## Required work:
Leaving out every picture, quote the data below exactly as it appears.

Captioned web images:
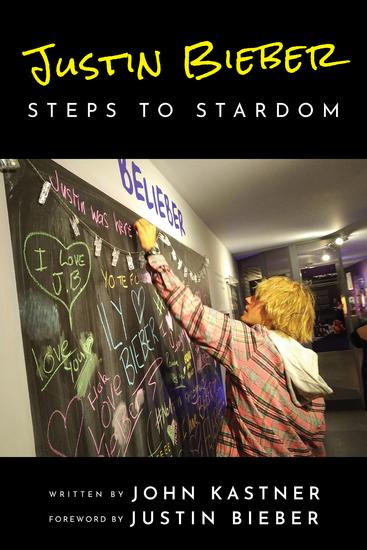 Justin Bieber: Steps to Stardom - cover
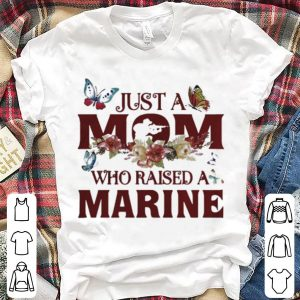 Just a mom who raised a marine shirt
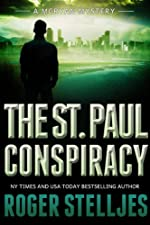 The St. Paul Conspiracy by Roger Stelljes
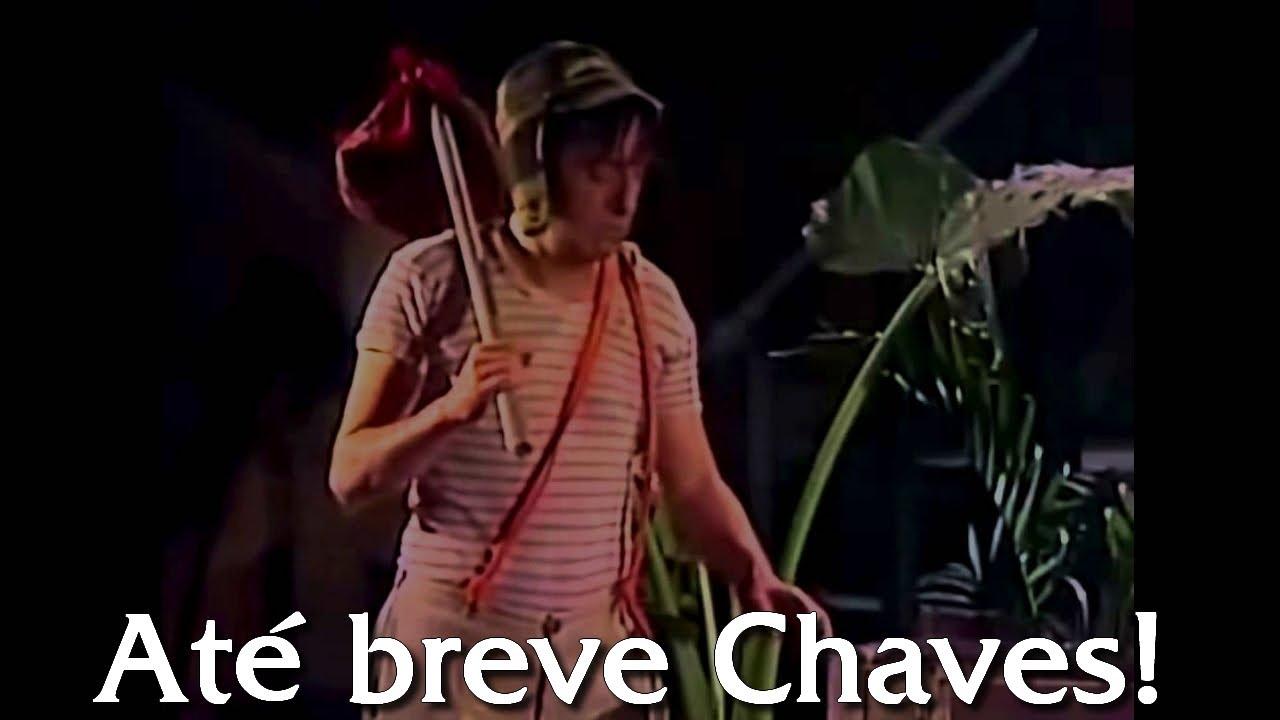 Até breve Chaves!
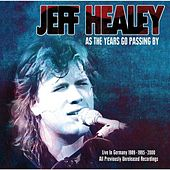 As the Years Go Passing By - Live in Germany von Jeff Healey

## Answer to the exercise:
 Justin Bieber: Steps to Stardom - cover
 Just a mom who raised a marine shirt
 The St. Paul Conspiracy by Roger Stelljes
 Até breve Chaves!
 As the Years Go Passing By - Live in Germany von Jeff Healey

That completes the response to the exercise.